RAW DATA:
......

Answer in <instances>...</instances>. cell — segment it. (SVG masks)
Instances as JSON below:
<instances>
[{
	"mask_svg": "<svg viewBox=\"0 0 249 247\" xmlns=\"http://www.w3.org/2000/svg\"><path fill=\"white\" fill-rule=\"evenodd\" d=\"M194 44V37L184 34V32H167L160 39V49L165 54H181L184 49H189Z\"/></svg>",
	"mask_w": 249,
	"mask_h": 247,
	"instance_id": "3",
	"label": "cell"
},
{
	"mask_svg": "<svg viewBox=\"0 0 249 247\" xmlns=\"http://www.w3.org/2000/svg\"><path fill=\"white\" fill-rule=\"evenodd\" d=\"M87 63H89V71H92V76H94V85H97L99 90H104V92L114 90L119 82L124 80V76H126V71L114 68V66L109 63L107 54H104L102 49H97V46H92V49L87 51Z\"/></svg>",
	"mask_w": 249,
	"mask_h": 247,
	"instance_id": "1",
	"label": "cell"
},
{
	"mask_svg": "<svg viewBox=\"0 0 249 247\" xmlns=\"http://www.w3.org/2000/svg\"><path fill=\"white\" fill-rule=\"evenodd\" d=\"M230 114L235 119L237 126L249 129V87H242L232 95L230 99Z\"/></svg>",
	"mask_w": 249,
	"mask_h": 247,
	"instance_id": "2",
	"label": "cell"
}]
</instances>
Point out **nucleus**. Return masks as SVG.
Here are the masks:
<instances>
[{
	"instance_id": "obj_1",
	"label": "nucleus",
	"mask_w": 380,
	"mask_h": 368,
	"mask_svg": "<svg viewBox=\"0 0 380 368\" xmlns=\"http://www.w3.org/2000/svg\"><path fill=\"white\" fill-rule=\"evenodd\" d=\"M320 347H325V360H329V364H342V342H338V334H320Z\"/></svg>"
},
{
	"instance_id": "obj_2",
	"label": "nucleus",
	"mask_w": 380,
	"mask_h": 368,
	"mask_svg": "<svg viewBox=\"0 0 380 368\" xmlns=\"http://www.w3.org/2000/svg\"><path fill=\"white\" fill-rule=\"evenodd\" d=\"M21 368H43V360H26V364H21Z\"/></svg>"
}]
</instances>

......

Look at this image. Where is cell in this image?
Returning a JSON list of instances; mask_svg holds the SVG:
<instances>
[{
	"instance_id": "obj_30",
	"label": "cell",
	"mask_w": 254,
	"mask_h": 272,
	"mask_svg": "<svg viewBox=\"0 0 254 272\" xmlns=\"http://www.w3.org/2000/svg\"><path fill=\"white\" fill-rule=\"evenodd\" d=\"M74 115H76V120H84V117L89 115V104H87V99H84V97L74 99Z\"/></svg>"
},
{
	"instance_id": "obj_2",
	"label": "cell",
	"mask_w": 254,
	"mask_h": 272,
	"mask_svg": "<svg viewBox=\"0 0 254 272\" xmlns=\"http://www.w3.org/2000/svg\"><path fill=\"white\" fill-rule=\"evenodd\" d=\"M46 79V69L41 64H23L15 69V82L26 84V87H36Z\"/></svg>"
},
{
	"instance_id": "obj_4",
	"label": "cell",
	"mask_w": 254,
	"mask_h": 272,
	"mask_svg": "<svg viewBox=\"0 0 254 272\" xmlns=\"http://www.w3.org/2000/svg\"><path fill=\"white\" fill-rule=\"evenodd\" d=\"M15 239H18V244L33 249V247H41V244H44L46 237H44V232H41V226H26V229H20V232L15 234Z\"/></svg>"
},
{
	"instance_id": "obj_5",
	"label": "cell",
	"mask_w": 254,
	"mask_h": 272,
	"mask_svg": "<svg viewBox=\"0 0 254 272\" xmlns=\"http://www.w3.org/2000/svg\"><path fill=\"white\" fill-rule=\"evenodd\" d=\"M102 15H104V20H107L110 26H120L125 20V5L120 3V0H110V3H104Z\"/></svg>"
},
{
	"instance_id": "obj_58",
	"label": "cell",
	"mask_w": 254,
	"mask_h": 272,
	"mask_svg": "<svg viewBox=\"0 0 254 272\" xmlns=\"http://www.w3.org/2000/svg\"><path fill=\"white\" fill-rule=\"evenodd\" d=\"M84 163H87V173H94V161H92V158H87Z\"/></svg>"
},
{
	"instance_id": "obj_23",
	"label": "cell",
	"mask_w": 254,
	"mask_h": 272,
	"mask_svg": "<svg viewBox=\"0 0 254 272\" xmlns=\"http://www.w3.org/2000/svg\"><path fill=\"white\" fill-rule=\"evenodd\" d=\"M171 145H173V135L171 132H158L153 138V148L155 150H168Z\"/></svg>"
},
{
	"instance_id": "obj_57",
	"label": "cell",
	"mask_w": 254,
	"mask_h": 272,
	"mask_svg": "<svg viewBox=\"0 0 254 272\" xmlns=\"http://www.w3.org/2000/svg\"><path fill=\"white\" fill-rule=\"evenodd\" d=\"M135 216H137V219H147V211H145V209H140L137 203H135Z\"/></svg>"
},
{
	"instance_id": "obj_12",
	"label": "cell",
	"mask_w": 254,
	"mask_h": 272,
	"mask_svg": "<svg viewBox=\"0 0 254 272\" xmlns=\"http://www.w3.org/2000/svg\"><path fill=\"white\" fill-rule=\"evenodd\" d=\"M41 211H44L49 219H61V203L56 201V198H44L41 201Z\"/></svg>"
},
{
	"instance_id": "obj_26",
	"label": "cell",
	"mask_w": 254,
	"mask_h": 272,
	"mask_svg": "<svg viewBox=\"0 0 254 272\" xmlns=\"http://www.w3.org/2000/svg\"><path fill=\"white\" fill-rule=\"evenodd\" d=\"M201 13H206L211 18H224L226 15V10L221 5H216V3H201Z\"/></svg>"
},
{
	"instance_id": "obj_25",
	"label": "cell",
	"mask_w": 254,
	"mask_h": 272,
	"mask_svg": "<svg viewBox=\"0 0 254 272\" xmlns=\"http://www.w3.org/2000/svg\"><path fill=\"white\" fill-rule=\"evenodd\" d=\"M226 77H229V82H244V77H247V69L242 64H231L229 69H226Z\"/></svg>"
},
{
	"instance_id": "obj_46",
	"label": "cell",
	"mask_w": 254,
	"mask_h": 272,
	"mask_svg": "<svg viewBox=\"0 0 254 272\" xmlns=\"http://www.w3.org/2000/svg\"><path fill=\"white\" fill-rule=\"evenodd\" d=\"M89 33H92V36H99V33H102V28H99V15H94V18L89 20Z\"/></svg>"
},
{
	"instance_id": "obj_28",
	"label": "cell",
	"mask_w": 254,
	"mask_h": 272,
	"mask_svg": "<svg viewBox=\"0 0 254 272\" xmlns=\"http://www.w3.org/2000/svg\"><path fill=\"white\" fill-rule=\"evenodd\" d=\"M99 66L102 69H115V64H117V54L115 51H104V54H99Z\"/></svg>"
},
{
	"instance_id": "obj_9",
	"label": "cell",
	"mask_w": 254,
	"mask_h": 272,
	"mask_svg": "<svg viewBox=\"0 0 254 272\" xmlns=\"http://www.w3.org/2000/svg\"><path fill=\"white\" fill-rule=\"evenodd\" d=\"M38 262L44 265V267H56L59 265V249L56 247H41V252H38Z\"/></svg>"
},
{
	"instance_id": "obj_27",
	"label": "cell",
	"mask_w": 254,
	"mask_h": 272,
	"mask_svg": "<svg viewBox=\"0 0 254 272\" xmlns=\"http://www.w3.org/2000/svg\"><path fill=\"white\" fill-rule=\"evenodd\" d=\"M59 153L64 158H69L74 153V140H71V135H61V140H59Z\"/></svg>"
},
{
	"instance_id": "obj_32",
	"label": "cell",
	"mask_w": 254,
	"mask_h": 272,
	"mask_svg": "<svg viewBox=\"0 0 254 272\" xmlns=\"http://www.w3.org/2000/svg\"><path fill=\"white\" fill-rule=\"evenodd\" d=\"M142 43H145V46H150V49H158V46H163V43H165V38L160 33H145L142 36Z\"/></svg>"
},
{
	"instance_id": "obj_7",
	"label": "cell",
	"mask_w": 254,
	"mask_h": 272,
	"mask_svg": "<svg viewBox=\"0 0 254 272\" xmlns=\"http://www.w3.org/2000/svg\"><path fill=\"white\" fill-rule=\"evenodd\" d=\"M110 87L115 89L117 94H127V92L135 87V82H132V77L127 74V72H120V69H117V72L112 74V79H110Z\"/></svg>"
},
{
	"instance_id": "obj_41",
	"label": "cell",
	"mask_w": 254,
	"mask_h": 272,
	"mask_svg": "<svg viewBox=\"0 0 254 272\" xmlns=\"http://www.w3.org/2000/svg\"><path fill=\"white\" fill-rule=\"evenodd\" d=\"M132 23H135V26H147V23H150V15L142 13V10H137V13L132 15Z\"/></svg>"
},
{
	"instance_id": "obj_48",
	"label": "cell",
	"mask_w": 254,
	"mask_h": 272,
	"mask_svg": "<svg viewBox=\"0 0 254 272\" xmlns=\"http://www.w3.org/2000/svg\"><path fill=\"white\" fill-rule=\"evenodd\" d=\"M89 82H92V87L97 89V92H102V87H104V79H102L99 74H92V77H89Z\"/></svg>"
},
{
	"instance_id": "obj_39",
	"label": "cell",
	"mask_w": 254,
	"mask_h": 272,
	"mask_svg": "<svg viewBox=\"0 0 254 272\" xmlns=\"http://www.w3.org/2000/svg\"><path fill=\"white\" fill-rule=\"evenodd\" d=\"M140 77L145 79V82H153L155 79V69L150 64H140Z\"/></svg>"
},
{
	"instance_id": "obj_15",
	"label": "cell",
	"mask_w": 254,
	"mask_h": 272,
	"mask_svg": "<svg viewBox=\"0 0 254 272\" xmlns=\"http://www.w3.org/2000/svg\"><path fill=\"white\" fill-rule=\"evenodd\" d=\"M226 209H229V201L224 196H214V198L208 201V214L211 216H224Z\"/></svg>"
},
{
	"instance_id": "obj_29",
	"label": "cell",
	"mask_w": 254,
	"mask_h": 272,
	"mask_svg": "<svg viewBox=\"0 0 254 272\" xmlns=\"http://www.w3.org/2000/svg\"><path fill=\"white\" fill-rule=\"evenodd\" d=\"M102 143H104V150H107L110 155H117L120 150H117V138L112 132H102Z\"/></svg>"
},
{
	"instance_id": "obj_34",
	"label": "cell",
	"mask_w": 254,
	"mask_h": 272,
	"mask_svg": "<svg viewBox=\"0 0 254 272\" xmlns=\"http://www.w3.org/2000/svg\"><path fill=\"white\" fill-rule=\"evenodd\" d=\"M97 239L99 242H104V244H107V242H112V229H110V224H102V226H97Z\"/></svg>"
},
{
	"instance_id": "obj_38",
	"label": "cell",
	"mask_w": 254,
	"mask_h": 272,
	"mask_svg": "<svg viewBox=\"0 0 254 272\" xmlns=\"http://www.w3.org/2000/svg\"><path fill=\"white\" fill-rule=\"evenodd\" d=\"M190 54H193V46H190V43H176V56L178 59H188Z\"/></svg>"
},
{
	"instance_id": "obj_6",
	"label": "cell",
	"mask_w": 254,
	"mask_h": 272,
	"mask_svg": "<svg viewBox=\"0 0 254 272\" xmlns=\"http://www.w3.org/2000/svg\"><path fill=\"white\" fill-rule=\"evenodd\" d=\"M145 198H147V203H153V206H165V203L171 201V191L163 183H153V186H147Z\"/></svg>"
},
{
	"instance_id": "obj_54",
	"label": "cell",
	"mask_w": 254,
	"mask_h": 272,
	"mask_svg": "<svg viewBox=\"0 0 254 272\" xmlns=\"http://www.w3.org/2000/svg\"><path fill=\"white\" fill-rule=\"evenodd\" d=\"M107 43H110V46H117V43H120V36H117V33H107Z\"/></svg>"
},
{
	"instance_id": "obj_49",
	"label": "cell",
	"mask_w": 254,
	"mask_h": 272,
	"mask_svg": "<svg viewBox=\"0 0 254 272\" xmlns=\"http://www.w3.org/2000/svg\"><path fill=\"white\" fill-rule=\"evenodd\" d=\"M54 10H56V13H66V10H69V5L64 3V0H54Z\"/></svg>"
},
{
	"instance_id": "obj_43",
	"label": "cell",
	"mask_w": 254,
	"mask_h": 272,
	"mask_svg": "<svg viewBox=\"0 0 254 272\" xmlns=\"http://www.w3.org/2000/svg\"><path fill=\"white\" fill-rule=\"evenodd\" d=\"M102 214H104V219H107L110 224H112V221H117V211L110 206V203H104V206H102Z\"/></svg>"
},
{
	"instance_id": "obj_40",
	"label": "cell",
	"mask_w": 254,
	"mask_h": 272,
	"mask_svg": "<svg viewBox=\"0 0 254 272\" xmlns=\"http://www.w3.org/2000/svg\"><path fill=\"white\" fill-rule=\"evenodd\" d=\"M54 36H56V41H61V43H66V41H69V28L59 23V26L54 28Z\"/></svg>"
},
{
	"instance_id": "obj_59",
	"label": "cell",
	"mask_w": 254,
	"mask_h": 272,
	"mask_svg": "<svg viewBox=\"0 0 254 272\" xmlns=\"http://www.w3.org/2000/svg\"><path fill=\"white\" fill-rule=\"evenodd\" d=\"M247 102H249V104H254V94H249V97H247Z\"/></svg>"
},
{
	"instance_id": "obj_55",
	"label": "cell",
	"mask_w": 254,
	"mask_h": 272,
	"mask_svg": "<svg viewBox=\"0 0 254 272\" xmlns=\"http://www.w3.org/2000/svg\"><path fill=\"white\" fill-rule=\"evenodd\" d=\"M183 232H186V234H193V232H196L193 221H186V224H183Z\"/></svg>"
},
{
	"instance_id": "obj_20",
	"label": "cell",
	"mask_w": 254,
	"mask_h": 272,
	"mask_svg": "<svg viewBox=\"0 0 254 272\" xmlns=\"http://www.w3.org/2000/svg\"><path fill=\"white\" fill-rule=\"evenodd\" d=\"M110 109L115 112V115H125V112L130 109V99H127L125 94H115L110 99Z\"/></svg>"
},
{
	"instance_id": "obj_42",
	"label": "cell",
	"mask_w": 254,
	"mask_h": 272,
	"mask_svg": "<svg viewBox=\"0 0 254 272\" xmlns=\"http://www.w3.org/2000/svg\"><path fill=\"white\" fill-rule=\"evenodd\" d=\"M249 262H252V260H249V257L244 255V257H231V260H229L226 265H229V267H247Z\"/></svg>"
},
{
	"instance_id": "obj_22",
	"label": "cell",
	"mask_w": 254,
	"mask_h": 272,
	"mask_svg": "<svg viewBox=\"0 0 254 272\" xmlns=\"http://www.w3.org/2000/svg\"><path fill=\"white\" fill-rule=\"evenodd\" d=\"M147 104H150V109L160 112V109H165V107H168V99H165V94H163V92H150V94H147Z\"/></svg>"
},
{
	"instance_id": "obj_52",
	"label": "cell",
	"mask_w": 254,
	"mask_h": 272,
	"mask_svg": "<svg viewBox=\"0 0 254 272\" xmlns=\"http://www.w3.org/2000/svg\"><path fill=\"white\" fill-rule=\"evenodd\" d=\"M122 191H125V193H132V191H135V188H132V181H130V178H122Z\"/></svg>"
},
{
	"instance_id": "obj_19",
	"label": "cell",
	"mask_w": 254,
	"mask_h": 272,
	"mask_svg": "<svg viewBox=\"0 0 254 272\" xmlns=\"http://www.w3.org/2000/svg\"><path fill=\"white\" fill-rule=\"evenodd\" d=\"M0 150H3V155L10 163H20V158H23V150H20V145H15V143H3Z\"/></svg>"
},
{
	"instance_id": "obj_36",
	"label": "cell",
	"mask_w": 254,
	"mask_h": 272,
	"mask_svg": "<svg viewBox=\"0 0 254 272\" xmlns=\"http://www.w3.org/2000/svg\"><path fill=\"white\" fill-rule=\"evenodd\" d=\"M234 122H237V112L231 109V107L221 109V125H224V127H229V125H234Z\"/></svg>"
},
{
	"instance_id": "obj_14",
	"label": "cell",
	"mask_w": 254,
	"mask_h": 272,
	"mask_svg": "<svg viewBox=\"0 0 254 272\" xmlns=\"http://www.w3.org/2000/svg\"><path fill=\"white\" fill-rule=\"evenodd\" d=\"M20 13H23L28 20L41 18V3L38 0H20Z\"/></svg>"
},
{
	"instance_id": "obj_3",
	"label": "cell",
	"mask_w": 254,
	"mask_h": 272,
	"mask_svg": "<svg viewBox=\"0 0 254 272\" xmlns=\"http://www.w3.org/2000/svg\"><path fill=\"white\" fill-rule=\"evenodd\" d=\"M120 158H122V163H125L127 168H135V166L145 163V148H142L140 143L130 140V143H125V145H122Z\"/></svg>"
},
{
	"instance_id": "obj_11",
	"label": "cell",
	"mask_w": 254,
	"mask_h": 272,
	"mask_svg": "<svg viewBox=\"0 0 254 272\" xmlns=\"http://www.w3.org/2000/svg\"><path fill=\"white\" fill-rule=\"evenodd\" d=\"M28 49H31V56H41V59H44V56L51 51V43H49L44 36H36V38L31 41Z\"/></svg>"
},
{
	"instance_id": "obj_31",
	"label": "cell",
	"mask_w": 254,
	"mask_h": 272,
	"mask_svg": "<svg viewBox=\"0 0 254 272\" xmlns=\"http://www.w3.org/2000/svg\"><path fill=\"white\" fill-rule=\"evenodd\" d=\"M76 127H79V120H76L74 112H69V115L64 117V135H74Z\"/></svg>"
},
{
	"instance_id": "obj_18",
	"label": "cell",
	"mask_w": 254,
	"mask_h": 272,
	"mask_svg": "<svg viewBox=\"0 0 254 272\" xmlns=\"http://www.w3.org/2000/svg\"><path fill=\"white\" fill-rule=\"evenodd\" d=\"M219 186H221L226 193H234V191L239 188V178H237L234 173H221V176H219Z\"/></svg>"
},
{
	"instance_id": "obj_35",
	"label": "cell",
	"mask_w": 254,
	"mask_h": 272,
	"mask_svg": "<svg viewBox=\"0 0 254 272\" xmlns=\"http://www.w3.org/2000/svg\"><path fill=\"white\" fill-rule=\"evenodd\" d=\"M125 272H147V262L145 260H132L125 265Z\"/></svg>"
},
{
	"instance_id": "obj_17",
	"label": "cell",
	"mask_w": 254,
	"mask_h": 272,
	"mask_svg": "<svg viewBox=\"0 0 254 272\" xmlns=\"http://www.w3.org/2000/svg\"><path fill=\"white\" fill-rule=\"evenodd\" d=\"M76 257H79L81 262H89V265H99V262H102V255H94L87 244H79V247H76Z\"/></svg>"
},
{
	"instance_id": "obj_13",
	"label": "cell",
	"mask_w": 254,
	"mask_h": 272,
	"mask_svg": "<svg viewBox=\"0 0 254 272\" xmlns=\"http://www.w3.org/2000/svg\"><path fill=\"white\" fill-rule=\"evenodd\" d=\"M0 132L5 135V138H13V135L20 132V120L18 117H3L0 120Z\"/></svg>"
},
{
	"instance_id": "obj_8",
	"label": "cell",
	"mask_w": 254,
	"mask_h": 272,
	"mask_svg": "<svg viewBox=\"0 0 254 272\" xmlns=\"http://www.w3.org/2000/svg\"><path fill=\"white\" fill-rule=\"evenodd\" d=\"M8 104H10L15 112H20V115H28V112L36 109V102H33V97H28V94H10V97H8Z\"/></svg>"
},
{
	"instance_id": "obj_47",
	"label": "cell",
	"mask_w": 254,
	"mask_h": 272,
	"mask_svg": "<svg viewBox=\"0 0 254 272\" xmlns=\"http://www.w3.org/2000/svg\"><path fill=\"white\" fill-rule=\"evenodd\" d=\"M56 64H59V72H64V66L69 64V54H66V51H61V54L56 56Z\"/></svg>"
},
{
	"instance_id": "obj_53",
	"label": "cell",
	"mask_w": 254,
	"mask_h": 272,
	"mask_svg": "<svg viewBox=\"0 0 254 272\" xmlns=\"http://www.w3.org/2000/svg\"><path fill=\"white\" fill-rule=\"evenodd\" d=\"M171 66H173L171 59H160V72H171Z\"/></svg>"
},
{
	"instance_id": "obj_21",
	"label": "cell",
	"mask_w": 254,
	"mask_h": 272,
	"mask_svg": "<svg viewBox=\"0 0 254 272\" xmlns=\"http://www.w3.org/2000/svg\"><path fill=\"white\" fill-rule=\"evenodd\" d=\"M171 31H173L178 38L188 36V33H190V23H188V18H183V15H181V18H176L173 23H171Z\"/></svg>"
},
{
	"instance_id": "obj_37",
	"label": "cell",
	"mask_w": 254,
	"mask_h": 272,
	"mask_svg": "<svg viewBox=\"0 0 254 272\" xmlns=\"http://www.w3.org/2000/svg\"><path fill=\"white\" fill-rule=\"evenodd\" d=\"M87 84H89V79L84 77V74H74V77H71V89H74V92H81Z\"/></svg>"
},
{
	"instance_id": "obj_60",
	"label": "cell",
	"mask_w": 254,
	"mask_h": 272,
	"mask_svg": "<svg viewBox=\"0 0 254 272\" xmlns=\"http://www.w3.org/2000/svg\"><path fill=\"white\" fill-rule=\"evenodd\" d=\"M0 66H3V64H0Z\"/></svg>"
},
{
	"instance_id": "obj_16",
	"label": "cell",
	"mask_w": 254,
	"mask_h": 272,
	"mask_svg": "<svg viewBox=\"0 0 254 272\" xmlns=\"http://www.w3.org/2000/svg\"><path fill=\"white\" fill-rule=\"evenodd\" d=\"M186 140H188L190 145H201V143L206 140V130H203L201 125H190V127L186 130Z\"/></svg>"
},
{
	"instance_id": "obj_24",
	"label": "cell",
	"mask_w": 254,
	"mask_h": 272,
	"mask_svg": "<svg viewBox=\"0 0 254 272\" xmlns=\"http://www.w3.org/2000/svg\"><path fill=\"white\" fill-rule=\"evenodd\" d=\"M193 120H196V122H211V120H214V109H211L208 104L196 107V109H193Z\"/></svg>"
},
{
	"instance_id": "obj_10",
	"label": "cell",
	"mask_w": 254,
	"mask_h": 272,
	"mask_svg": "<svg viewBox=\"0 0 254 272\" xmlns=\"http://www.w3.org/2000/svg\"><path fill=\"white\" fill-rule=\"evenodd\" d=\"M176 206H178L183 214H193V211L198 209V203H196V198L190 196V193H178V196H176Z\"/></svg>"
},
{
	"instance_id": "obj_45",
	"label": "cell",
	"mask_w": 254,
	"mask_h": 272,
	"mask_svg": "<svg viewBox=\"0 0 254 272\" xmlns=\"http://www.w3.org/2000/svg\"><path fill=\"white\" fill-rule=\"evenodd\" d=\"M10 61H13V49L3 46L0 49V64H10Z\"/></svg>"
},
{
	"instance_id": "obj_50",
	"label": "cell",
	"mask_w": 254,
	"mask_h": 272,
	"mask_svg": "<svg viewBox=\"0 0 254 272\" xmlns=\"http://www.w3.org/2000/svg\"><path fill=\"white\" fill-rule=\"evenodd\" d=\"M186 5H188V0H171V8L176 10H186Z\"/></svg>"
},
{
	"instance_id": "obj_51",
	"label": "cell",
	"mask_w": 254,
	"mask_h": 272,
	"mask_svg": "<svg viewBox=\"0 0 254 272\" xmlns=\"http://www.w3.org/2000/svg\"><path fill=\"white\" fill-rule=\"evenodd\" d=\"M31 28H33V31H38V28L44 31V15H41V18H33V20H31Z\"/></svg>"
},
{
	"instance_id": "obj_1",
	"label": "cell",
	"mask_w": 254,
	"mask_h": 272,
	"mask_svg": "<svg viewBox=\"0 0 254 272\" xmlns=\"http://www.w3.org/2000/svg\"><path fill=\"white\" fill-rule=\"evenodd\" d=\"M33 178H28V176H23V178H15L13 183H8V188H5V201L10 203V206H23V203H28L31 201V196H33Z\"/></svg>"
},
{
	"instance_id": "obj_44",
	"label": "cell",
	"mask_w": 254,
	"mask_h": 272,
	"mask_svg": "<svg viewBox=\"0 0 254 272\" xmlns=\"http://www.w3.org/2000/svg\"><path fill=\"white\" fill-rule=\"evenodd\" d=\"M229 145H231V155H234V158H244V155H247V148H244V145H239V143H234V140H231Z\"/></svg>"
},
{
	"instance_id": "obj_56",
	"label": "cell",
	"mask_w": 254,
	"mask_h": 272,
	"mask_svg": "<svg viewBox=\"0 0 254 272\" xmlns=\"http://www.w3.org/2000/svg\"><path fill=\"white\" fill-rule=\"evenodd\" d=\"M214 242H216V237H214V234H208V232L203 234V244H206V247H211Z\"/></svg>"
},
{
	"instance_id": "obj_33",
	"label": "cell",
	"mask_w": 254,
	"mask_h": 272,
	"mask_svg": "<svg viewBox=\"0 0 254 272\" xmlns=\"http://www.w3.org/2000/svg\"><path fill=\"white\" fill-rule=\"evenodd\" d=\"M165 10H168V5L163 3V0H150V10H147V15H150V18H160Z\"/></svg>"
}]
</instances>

......

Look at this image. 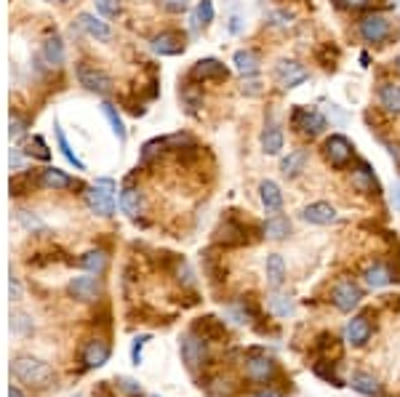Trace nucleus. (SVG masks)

......

Can you rewrite the lines from the one containing "Answer in <instances>...</instances>." through the one containing "44V37L184 34V32H167L160 39V49L165", both included, as a Markdown table with the columns Number and Line Text, leaving out any blank lines?

EXERCISE SOLUTION:
| Number | Line Text |
|---|---|
| 1 | Answer in <instances>...</instances>. cell — segment it. (SVG masks) |
| 2 | Instances as JSON below: |
| 3 | <instances> |
| 4 | [{ |
| 5 | 	"mask_svg": "<svg viewBox=\"0 0 249 247\" xmlns=\"http://www.w3.org/2000/svg\"><path fill=\"white\" fill-rule=\"evenodd\" d=\"M194 44V37L184 34V32H167L160 39V49L165 54H181L184 49H189Z\"/></svg>", |